◆ 练习任务:
下方有一段关于Java内存分析工具的原文。根据原文,开启NMT后,作业运行时通过哪条命令获取内存信息?

◆ 原文段落:
━━━━━━━━━━

今年一年实时计算任务逐步从Yarn集群逐步迁移到k8s环境,由于k8s集群的严格内存的模式,所以今年很多作业都饱受oom的痛苦,本文主要总结一下Java内存占用分析的一些工具

分析工具

NMT

这是Java自带的Native Memory Track的工具,可以用于追踪JVM的内部内存使用。使用这个工具只需要启动Java进程的时候指定相应的option开启,相应的flink的参数如下

  1. env.java.opts: "-XX:NativeMemoryTracking=summary -Dtracer_append_pid_to_log_path=true -Dlogging.path=${LOG_DIRS} -XX:+UseParNewGC -XX:+UseCMSInitiatingOccupancyOnly -XX:CMSInitiatingOccupancyFraction=70 -verbose:gc -XX:+UseConcMarkSweepGC -XX:+UseCMSCompactAtFullCollection -XX:CMSMaxAbortablePrecleanTime=1000 -XX:+CMSClassUnloadingEnabled -XX:+PrintGCDetails -XX:+PrintGCDateStamps -XX:SurvivorRatio=5 -XX:ParallelGCThreads=4"

开启后,在作业运行时可以通过

  1. jcmd pid VM.native_memory summary scale=MB

得到如下的信息

  1. $ jcmd 632 VM.native_memory summary scale=MB
  2. 632:
  3. Native Memory Tracking:
  4. Total: reserved=9893MB, committed=8684MB
  5. - Java Heap (reserved=8228MB, committed=8228MB)

━━━━━━━━━━

◆ 所给数据:

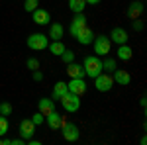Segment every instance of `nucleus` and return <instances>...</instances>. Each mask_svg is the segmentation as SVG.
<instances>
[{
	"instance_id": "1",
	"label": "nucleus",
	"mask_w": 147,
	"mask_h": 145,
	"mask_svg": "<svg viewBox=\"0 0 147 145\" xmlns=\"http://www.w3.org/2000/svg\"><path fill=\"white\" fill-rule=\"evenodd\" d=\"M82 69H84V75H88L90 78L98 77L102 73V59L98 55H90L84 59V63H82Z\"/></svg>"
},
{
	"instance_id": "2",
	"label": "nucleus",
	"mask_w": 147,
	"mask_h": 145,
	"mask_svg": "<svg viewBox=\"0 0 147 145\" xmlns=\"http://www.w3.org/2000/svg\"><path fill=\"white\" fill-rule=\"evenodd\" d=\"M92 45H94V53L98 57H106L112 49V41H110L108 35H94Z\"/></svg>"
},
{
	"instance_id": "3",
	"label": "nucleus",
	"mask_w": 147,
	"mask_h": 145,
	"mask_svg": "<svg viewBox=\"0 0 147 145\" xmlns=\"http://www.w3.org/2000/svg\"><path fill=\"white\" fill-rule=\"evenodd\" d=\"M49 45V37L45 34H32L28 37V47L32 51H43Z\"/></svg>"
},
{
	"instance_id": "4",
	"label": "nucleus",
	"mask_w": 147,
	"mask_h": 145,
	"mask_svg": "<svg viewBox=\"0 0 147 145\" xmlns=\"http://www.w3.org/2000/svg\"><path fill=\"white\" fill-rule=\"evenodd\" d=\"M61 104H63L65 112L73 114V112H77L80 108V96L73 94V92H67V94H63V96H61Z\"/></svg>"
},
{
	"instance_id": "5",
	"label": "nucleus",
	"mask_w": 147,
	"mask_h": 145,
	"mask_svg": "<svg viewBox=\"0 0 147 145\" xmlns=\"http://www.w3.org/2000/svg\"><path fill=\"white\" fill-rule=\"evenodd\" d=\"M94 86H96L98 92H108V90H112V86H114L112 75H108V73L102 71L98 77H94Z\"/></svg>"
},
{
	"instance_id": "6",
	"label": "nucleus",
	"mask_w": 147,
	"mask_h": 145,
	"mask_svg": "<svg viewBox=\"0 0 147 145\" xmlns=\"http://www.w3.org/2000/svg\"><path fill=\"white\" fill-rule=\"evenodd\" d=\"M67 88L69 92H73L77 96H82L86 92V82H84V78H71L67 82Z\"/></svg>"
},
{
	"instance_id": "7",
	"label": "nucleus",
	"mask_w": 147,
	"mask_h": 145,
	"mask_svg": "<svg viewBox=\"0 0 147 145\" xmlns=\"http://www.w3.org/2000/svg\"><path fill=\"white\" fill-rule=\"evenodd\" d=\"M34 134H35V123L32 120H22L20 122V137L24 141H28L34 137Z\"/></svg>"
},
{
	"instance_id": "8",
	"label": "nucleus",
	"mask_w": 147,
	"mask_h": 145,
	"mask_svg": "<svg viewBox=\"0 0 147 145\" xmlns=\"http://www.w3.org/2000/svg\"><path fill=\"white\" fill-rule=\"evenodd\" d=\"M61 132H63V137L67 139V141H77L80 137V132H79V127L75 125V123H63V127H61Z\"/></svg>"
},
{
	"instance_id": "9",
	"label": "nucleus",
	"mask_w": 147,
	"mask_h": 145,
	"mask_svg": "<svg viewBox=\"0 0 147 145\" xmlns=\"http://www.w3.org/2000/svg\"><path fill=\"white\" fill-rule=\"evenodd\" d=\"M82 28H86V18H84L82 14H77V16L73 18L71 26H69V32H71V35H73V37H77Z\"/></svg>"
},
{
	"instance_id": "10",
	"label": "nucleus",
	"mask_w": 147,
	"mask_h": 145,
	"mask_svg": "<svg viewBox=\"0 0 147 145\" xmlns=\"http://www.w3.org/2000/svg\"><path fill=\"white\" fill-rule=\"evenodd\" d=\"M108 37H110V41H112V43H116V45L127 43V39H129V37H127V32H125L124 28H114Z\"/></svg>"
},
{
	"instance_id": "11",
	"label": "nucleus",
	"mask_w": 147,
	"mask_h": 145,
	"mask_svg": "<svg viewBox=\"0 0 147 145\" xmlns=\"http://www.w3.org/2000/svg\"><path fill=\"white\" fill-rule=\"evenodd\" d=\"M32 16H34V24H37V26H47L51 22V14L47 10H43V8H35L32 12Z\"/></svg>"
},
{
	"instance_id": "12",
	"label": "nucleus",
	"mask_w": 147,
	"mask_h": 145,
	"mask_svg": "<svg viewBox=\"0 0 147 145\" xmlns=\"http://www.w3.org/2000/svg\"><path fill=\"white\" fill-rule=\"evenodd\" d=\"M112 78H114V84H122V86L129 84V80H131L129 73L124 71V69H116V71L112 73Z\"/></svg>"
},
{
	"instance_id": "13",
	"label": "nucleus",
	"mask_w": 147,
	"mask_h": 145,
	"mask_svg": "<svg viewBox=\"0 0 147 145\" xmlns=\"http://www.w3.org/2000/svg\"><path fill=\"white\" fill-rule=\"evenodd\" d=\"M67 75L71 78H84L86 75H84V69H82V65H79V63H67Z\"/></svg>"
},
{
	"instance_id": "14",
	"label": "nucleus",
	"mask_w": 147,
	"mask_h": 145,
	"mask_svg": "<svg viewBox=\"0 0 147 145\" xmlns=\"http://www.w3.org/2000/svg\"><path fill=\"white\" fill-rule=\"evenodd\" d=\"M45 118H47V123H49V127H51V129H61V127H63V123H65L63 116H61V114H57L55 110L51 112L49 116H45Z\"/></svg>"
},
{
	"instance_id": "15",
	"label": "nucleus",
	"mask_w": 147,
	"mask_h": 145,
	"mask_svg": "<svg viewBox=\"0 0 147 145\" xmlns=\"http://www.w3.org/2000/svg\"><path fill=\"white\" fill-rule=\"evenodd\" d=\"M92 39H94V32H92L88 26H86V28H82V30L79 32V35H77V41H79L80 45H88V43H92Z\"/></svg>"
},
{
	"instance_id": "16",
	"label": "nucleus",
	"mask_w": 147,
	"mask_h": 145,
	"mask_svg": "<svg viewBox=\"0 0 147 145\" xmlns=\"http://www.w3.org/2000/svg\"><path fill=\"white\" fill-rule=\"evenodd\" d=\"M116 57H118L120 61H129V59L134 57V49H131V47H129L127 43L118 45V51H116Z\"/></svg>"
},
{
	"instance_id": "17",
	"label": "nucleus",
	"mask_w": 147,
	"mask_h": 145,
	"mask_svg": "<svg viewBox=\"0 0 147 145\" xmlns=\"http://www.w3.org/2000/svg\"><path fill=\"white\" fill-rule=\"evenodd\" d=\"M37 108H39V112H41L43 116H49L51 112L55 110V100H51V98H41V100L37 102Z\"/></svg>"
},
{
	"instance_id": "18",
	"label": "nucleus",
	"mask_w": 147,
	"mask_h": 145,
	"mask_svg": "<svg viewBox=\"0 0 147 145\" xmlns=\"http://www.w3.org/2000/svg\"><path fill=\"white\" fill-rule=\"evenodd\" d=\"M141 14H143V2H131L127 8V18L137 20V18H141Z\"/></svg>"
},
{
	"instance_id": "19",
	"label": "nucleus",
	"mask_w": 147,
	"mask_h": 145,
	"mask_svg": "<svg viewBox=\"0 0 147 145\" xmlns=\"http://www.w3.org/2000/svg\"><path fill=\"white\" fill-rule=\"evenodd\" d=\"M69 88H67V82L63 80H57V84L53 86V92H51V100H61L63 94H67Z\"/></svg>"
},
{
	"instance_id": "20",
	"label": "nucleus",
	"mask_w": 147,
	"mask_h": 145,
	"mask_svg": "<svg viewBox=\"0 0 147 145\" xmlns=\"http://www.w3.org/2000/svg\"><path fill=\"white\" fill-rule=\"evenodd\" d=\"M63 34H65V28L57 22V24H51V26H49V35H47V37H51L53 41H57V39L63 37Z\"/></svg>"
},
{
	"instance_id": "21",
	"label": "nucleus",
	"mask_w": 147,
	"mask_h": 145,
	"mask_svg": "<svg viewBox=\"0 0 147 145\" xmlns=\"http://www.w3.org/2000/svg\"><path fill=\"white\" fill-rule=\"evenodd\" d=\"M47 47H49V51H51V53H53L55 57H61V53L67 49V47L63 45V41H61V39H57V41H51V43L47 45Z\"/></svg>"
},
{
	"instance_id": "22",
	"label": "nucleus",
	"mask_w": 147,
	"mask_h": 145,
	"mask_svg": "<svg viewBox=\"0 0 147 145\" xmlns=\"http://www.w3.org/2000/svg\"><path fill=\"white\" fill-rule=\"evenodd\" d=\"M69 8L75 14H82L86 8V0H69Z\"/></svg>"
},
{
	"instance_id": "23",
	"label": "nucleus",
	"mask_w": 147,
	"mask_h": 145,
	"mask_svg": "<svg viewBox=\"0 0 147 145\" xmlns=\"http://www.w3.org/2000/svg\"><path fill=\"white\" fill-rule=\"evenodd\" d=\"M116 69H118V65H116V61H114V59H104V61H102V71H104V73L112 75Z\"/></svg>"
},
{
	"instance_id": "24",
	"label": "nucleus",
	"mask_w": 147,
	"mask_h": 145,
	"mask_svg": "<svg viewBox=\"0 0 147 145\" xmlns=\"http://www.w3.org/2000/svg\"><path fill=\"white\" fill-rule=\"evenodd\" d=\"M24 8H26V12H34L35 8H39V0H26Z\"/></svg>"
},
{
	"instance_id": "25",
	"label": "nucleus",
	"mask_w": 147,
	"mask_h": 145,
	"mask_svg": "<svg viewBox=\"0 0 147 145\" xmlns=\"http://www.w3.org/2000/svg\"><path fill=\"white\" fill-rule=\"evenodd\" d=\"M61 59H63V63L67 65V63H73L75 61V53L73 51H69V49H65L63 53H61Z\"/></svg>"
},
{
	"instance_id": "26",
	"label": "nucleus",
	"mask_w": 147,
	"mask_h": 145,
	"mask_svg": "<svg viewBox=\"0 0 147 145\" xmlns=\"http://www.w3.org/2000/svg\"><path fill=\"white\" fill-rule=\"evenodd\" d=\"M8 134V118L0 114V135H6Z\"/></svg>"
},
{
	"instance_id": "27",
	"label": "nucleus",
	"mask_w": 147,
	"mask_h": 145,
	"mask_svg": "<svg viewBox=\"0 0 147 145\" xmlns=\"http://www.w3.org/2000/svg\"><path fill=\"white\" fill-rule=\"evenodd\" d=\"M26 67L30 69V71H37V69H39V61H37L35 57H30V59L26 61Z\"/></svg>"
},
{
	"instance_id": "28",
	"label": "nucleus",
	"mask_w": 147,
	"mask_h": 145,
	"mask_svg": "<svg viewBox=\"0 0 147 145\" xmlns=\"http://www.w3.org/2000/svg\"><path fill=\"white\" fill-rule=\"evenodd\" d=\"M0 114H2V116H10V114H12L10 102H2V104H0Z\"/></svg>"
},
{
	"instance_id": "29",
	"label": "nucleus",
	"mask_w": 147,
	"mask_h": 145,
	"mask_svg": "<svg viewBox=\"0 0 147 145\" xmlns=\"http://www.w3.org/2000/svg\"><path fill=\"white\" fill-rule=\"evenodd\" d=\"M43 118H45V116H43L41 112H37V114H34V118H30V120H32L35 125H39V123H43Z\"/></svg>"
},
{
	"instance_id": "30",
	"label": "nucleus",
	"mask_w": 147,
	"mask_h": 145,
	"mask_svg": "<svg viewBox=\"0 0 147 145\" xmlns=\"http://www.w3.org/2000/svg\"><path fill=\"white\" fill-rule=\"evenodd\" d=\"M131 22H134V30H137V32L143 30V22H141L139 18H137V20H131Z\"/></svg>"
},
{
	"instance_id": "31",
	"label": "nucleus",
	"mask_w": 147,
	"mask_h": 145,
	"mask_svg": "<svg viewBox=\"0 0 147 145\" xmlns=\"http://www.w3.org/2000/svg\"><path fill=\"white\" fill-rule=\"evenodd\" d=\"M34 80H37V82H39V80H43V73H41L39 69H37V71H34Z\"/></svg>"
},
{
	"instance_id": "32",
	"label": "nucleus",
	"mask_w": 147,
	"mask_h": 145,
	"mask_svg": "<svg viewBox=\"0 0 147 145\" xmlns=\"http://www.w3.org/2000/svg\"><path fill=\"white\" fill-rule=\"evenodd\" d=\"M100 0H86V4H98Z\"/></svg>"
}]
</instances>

━━━━━━━━━━

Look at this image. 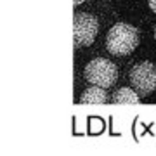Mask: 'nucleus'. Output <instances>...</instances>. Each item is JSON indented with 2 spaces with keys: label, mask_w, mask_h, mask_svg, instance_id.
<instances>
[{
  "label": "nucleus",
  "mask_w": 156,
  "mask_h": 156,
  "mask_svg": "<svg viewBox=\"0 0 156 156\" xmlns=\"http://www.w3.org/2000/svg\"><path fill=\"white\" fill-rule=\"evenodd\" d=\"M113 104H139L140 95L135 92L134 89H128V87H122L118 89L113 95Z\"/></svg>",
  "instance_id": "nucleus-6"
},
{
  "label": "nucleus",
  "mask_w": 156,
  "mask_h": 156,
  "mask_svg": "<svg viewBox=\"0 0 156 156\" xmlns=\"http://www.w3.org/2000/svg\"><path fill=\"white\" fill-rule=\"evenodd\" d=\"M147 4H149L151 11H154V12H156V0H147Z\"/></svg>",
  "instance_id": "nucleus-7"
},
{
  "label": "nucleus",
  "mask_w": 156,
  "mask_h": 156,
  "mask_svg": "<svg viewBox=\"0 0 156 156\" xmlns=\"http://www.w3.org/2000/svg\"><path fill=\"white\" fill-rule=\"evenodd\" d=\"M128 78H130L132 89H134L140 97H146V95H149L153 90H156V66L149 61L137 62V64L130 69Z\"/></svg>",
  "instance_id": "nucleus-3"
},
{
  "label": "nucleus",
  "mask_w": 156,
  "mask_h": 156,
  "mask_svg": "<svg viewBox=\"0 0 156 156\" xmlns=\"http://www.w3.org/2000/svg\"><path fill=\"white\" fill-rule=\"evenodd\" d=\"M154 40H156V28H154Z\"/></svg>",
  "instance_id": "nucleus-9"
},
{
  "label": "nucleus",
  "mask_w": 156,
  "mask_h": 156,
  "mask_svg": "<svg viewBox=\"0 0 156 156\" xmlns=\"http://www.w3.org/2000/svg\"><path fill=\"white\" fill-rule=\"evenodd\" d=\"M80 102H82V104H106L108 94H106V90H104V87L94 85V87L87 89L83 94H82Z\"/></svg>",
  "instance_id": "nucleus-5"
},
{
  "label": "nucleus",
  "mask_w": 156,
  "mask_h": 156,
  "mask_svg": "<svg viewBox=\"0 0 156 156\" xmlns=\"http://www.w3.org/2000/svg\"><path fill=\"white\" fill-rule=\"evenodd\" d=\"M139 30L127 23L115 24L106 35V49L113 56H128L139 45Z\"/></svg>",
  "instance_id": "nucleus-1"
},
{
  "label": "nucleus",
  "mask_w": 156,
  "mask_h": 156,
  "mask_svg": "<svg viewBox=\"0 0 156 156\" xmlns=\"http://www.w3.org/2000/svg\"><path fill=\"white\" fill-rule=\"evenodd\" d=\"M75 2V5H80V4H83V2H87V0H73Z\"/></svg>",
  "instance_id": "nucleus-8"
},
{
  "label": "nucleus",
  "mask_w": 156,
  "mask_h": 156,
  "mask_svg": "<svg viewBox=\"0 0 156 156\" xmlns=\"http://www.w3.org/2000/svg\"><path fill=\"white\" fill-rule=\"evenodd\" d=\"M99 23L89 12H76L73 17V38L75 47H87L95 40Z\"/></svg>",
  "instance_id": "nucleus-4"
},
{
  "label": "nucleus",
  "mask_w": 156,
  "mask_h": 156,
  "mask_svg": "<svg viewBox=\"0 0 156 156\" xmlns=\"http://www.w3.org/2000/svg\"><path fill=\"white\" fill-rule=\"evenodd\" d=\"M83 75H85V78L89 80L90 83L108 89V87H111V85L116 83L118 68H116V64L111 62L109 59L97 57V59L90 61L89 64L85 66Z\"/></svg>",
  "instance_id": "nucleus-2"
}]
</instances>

━━━━━━━━━━

◆ 结果:
jcmd pid VM.native_memory summary scale=MB